Larry Bird still very much cares about his image, and he’s not very pleased with an Indianapolis mural that is sullying that good image with inaccurate tattoos.
Bird has caught wind of a mural on the side of a multi-family home in Indianapolis’ Fountain Square, one which depicts the basketball legend as a heavily tatted version of himself. The artwork was done by California-based street artist Jules Muck, who decided to take some creative liberties with Bird’s famous 1977 Sports Illustrated cover and add tattoos to the Indiana State star’s arms, face and neck.
Bird, of course, had no tattoos during his playing days with Indiana State or the Boston Celtics, and he’d like to keep it that way — even in fictitious portrayals. The 62-year-old enlisted his lawyer to help get the tattoos removed from the mural because he “doesn’t want to be seen as a tattooed guy,” according to his lawyer.
“Larry’s position is he has elevated himself from where he began to where he is now through a lot of hard work,” said his attorney, Gary Sallee, via the Indianapolis Star. “He has developed a brand that is marketable and needs to protect that brand. The mural, as originally painted, was a departure from that brand.”

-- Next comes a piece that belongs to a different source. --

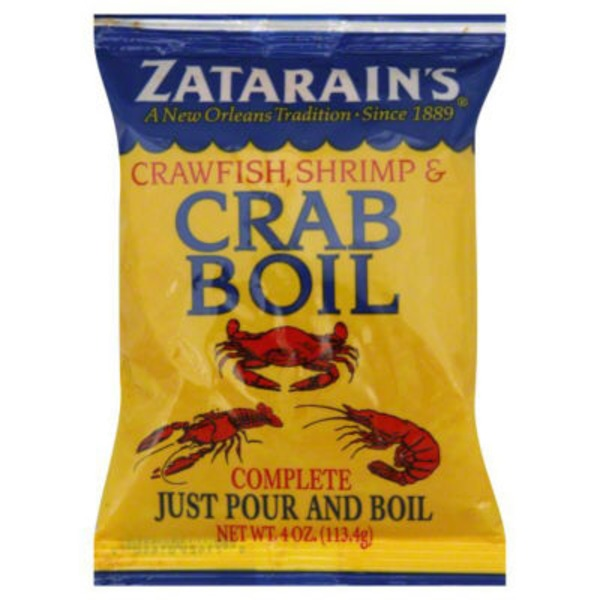 Zatarain's Crawfish, Shrimp Crab Boil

Muck says she never meant to offend Bird but was just trying to add a unique twist to the iconic cover, making it a bit of her own. She says she “wasn’t trying to make a prestigious, fancy piece” but rather just aimed to have some fun and make people laugh at the oddity.
Thankfully, there seems to be a resolution in the cards. According to Bird’s attorney, the two sides have reached an agreement that will ultimately see only one fake tattoo survive — the word “Indiana” on Bird’s forearm.
The only other solution would have been for Bird to actually get all those tattoos in order for the mural to be totally authentic.